Bruno, grand commis, occupa le poste avec abnégation le poste de chef du Protocole de la Présidence de 1978 jusqu’à 2018. Serviteur hors-pair de l’Etat, Bruno l’était. Il l’incarnait comme un véritable chef, c'est-à-dire comme celui qui agit, qui prend des décisions et en assume les conséquences. Au regard de ce parcours quarantenaire sans faille, le Sénégal vient ainsi de perdre l’un de ses fils les plus méritants qui a servi l’Etat au plus haut point et la patrie avec abnégation, avec loyauté et constance durant toute sa vie.

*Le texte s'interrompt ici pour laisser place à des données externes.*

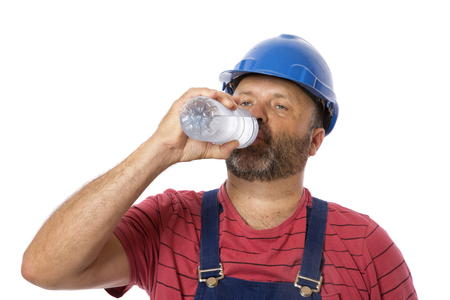 A worker drinking from a water bottle, a safety concept.
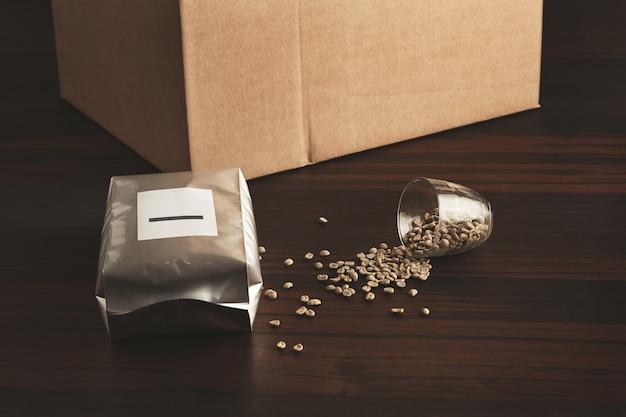 갓 구운 볶은 커피로 가득 찬 밀폐형 실버 패키지로 타락한 투명 컵 근처의 붉은 나무 테이블에 향기를 보존하고 생 녹색 껍질을 벗긴 커피 원두와 판지 상자 무료 사진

Bruno est parti comme il a vécu. Plus que tout autre, il incarnait un combat : celui de la République. Ils sont nombreux à le pleurer en toute sincérité tant l’homme ne laissait personne indifférent par son attitude de réserve et sa maîtrise de la science protocolaire. S’il fallait désigner ce que furent les plus grandes qualités de Bruno Diatta, ce seraient le professionnalisme, la discrétion et la rectitude. Cela est attesté par son brillant parcours d’homme d’Etat et par ses qualités humaines exceptionnelles. Son naturel, son extrême bon sens, ses qualités d’organisation, son intelligence lui permettaient de manager le protocole de la Présidence avec maestria au point de se révéler aujourd’hui indispensable.
Bruno transcendait les contingences politiques partisanes, les appartenances ethniques, les confessions religieuses. Il appartenait au Sénégal et non à un camp et encore moins à un clan. Dans la politisation tous azimuts de tous les secteurs de la République actuellement en cours dans notre pays, Bruno sans étiquette politique a sauvé le poste de protocole de la Présidence de la partisanerie politicienne même si certains sous le magistère de Wade ont vainement cherché à le défenestrer.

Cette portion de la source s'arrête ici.